▸ WHAT IS REQUIRED
In the entries from the line containing "At what measured" down to the line containing "531 centimetres", substitute "viewer" for "camera" and reproduce those lines with nothing else changed.

== GIVEN DATA

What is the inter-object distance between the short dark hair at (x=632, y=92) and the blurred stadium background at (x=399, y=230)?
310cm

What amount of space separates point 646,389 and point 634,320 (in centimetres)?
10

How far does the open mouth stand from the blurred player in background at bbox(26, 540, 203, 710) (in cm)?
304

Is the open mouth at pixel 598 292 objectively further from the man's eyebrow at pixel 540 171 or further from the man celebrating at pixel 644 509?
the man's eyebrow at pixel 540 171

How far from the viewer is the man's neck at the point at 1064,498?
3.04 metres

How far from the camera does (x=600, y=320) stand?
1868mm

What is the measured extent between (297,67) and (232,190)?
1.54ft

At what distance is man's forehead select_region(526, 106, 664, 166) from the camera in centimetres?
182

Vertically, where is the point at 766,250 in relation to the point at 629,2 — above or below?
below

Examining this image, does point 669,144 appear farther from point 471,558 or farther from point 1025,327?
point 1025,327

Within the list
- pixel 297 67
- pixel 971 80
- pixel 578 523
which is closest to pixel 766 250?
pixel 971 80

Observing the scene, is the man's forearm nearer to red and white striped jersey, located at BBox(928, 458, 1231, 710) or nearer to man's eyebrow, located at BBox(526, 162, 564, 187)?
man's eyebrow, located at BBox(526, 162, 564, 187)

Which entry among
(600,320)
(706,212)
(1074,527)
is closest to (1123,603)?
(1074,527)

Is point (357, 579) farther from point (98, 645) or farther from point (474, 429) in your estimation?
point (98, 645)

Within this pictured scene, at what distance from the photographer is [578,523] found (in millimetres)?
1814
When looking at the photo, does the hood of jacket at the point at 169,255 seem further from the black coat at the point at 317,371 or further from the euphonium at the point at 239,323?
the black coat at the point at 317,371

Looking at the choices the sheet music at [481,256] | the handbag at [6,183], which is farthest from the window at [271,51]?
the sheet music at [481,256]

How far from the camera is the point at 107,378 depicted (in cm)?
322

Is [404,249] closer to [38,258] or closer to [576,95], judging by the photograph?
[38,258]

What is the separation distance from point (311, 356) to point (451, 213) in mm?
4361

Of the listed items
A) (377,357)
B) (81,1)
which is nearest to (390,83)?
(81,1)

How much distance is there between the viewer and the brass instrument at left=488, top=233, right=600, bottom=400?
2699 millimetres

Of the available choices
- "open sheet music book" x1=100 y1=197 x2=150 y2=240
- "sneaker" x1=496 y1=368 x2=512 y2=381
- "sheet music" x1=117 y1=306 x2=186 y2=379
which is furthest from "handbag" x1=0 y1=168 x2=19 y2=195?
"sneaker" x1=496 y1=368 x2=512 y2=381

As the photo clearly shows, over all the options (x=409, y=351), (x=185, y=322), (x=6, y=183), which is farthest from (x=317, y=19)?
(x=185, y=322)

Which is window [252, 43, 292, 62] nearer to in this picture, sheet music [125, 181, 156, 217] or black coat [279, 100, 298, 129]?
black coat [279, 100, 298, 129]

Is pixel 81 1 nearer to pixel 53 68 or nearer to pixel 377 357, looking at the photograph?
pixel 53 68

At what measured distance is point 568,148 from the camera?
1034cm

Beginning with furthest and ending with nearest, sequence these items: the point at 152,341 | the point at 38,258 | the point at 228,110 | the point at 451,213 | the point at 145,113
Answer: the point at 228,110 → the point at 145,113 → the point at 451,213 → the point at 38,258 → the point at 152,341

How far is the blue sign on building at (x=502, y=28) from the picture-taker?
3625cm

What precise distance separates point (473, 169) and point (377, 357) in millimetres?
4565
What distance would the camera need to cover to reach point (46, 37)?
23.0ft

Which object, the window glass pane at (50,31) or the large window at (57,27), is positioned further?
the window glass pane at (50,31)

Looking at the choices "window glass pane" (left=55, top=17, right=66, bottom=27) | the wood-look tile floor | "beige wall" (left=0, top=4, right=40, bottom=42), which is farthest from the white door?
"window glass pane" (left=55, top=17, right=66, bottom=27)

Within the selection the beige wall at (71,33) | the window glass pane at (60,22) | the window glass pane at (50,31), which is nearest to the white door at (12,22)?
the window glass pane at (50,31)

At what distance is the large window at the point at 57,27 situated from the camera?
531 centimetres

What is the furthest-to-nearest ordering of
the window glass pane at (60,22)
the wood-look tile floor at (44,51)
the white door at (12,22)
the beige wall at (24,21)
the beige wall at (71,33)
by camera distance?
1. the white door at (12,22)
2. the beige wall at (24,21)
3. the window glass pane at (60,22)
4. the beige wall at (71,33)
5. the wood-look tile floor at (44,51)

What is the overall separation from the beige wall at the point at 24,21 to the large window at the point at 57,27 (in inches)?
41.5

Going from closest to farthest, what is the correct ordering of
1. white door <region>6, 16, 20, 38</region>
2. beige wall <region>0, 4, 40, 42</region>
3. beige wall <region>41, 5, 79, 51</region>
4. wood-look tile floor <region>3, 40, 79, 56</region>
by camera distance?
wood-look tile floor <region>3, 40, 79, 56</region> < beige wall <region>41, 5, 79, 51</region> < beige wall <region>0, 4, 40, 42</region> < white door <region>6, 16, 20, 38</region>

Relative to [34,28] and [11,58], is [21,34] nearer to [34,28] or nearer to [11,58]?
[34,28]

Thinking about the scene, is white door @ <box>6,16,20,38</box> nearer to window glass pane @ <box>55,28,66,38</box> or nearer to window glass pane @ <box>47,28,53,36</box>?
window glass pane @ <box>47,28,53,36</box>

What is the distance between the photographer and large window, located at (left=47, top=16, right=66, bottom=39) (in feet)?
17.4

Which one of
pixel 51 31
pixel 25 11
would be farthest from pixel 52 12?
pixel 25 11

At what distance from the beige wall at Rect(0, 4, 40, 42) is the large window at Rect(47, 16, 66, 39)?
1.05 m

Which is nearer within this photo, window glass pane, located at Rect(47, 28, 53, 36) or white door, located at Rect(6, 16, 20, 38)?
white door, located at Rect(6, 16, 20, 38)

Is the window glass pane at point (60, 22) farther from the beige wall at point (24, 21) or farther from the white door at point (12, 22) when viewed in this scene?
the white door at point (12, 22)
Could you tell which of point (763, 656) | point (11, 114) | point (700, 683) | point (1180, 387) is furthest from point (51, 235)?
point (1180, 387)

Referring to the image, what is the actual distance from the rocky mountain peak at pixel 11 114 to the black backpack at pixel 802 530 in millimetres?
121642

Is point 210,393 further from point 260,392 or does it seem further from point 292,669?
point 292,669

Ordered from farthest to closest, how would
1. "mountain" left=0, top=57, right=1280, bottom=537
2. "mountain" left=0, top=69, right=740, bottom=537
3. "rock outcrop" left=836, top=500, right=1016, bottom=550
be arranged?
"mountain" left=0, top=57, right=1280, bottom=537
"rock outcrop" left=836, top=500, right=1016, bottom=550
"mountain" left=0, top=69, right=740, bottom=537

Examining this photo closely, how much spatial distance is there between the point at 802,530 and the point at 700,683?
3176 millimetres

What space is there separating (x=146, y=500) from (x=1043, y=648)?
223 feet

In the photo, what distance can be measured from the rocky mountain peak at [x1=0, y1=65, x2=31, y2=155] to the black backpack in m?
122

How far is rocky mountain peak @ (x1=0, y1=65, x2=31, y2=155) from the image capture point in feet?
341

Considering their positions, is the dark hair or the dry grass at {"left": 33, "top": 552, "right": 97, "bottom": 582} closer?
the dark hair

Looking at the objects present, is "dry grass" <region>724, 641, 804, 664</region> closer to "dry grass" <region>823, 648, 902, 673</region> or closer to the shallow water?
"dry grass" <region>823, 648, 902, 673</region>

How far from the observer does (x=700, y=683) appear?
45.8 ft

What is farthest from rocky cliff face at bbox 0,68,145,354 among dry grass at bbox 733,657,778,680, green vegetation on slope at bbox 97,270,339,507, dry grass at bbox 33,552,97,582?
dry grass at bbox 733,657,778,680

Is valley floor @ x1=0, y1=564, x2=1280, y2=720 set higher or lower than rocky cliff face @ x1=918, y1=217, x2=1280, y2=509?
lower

====

▸ RESPONSE TO THIS TASK
At what measured distance is point 568,148 from the viewer?
1034cm

Beginning with furthest and ending with nearest, sequence these items: the point at 152,341 | the point at 38,258 | the point at 228,110 | the point at 451,213 | the point at 145,113
Answer: the point at 228,110 → the point at 145,113 → the point at 451,213 → the point at 38,258 → the point at 152,341

How far is the blue sign on building at (x=502, y=28) from the picture-taker?
3625cm

What precise distance separates point (473, 169) and point (377, 357) in millimetres?
4565
What distance would the viewer need to cover to reach point (46, 37)?
23.0ft

Which object, the window glass pane at (50,31) or the large window at (57,27), is positioned further?
the window glass pane at (50,31)

Looking at the choices "window glass pane" (left=55, top=17, right=66, bottom=27) | the wood-look tile floor | "beige wall" (left=0, top=4, right=40, bottom=42), which is farthest from the white door?
"window glass pane" (left=55, top=17, right=66, bottom=27)

Within the selection the beige wall at (71,33) | the window glass pane at (60,22) | the window glass pane at (50,31), which is nearest to the white door at (12,22)?
the window glass pane at (50,31)

At what distance is the large window at the point at 57,27 situated from the viewer?
531 centimetres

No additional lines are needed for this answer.